Caroline Sanchez, registered president of CAT, the student-run organization that aims to end animal suffering by educating the public and taking action against industries utilizing cruel practices, that said the decision to work with peta2 to bring the exhibit back for a second semester—it was previously held inside the USU building but had some technical difficulties due to lighting—was made to expose more students to the life of a chicken. College minds, according to Sanchez, are more accepting of the alternative lifestyles that both CAT and peta2 are advocating.
“I think college students are more open-minded than, say, the older crowd, or more [capable of understanding the message] than the younger crowd,” Sanchez said. “Especially with this virtual reality exhibit it allows people to view life as a chicken and be more empathetic and they’re able to connect more and understand the issues.”

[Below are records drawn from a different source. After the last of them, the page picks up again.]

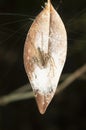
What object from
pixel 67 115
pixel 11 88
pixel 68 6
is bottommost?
pixel 67 115

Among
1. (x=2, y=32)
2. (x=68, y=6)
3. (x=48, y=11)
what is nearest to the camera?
(x=48, y=11)

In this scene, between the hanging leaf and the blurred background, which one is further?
the blurred background

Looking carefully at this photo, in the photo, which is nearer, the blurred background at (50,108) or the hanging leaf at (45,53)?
the hanging leaf at (45,53)

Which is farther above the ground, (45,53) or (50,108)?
(45,53)

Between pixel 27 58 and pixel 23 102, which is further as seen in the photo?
pixel 23 102

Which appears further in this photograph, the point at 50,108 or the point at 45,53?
the point at 50,108

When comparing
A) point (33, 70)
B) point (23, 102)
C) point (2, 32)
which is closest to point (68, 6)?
point (2, 32)

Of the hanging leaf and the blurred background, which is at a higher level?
the hanging leaf

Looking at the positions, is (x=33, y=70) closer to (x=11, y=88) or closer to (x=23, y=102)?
(x=11, y=88)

Organizers don’t believe the exhibit can have an overnight affect on people who choose to go inside and flap their wings until they’re transported to factories where they’ll become wings. But getting people to reexamine their diets isn’t a hidden agenda according to Lauren Boushey, a member of the touring staff.
“If we can encourage people to remove meat and dairy products from their diets, that’s a win,’ Boushey said. “It’s a kind choice, it’s a kind life. And with all the options available in grocery stores now, it’s an easier choice now more than it was 10 years ago.”
Boushey, whose been a vegan for eight years, said that the exhibit’s departure from other pamphlets and videos traditionally associated with PETA–those depicting graphic scenes of animal torture and death–has made it an easier process to get people to want to take part in it.
“I think it’s a lot more accessible for the average viewer,” Boushey said. “We’ve done previous tours where the video we showed was extremely graphic. It’s important that people see the reality and horrors that exist behind closed doors but this is different. This is another way to get people who are maybe more squeamish to experience what a chicken goes through in an average day.”
The campaign, which cost several hundred thousand dollars in both development of the technology and public outreach, was fully funded by the co-creator of The Simpsons, Sam Simon. Simon, a vegan himself, was diagnosed with terminal colon cancer in 2013 and vowed to give away his fortune in an article published in The Hollywood Reporter the same year. His contributions to charity rank in the millions and PETA, one of his projects, named their Virginia headquarters the Sam Simon Center.
The event at CSULB was the kickoff of a campaign that will continue into May and is scheduled to hit upward of 100 campuses nationwide. According to a report released by the Hartman Group titled The Culture of Millennials 2011, nearly 12 percent of millennials (those aged 16-30 years old) consider themselves “faithful vegetarians” compared to a combined 5 percent of Generation X and Baby Boomers reporting to be “faithful vegetarians’. Montville said college is often times where people start making decisions for themselves because they’re living on their own and have autonomy for the first time.
“It really is a unique opportunity for students to interact with emerging technology and try something they never imagined, in this case, spending a few minutes living as a chicken,” Montville said. “Once they see what it’s like and experience what it’s like they really start to consider what it is they’re contributing to and how they can make changes in their lives.”